= SOURCE EXCERPT =

Main events in Modern History

Latvia in the 20th and 21st Century

Latvia was also drawn into the Russian Revolution of 1905 when manors and castles of the German nobility were burned. The revolution was suppressed and as a result the idea of the Latvian national identity was halted for a while.

On 1 August 1914 World War I reached the territory of Latvia. During the war factory facilities were brought out from Latvia, thousands of the inhabitants of Latvia left for Russia as refugees.

World War I seriously weakened countries that had decided the fate of Europe for several centuries — Germany, France, Russia. The Austro-Hungarian Empire collapsed completely. This created a political power vacuum in the Central and Eastern Europe.

The Treaty of Brest-Litovsk concluded on 3 March 1918 was important for the creation of the Latvian state, because as a result of the treaty Russia renounced its territorial claims over the territories of Vidzeme and Kurzeme. On 9 November 1918 the German Empire ceased to exist and on 11 November a truce was declared between Germany and the Triple Entente. On the same day the United Kingdom recognised the Latvian Provisional National Council as a de facto independent structure and Z. A. Meierovics as an unofficial diplomatic representative of the Provisional Government of Latvia.

= DATA SEGMENT =
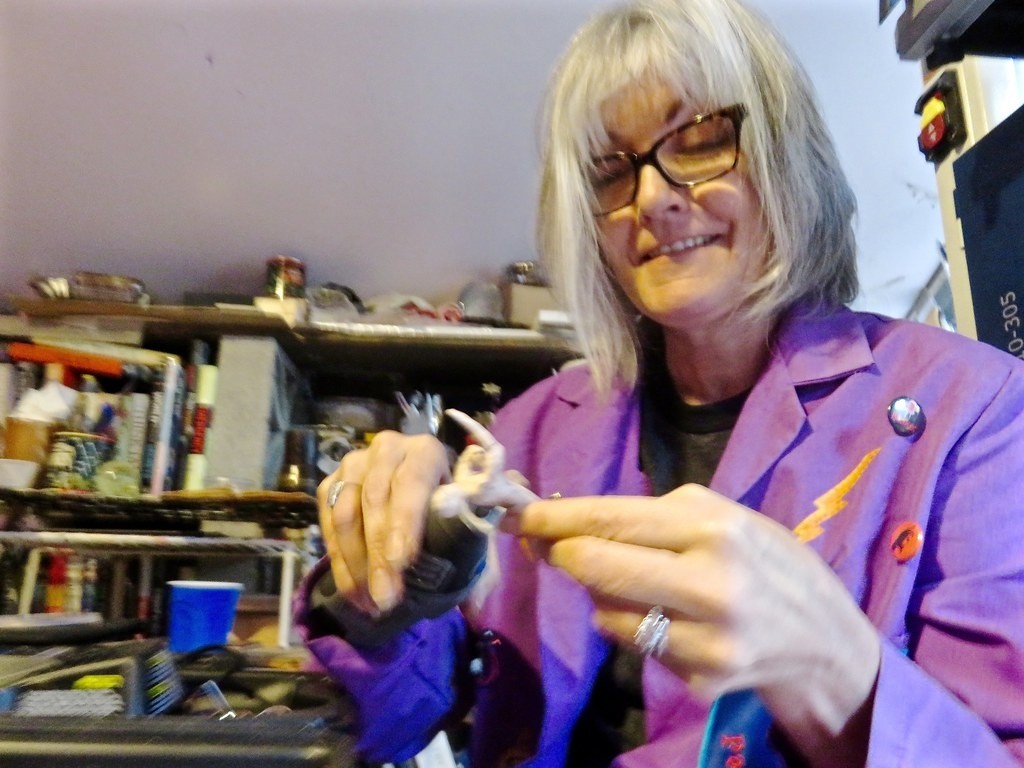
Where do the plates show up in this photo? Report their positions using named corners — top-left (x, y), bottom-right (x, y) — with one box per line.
top-left (28, 272), bottom-right (144, 303)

= TASKS TO PERFORM =
1) Write out the text on Latvian history between "The Treaty of" and "Government of Latvia.", inclusive.
2) Translate this sentence from the text on Latvian history into Spanish: "The Austro-Hungarian Empire collapsed completely."
The lines after the text on Latvian history are unrelated to it.

= COMPLETE ANSWERS =
1)
The Treaty of Brest-Litovsk concluded on 3 March 1918 was important for the creation of the Latvian state, because as a result of the treaty Russia renounced its territorial claims over the territories of Vidzeme and Kurzeme. On 9 November 1918 the German Empire ceased to exist and on 11 November a truce was declared between Germany and the Triple Entente. On the same day the United Kingdom recognised the Latvian Provisional National Council as a de facto independent structure and Z. A. Meierovics as an unofficial diplomatic representative of the Provisional Government of Latvia.

2) El Imperio austrohúngaro se derrumbó por completo.